Important
NeMo 2.0 is an experimental feature and currently released in the dev container only: nvcr.io/nvidia/nemo:dev. Please refer to NeMo 2.0 overview for information on getting started.
Fine-tuning Stable Diffusion with DRaFT+
In this tutorial, we will go through the step-by-step guide for fine-tuning Stable Diffusion model using DRaFT+ algorithm by NVIDIA. DRaFT+ is an improvement over the DRaFT algorithm by alleviating the mode collapse and improving diversity through regularization. For more technical details on the DRaFT+ algorithm, check out our technical blog.
Data Input for running DRaFT+
The data for running DRaFT+ should be a .tar
file consisting of a plain prompt. You can generate a tarfile from a .txt
file containing the prompts separated by new lines, such as following format:
prompt1
prompt2
prompt3
prompt4
...
Use the following script to download and save the prompts from the Pick a pic dataset:
from datasets import load_dataset dataset = load_dataset("yuvalkirstain/pickapic_v1_no_images") captions = dataset['train']['caption'] file_path = # path to save as a .txt file with open(file_path, 'w') as file: for caption in captions: file.write(caption + '\n')

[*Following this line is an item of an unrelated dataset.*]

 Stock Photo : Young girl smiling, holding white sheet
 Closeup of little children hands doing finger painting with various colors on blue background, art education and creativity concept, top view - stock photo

You can then run the following snipet to convert it to a .tar
file:
import webdataset as wds txt_file_path = # Path for the input txt file tar_file_name = # Path for the output tar file with open(txt_file_path, 'r') as f: prompts = f.readlines() prompts = [item.strip() for item in prompts] sink = wds.TarWriter(tar_file_name) for index, line in enumerate(prompts): sink.write({ "__key__": "sample%06d" % index, "txt": line.strip(), }) sink.close()
Reward Model
Currently, we only have support for Pickscore reward model. Since Pickscore is a CLIP-based model, you can use the conversion script from NeMo to convert it from huggingface to NeMo.
DRaFT+ Training
To launch reward model training, you must have checkpoints for UNet and VAE of a trained Stable Diffusion model and a checkpoint for the Reward Model.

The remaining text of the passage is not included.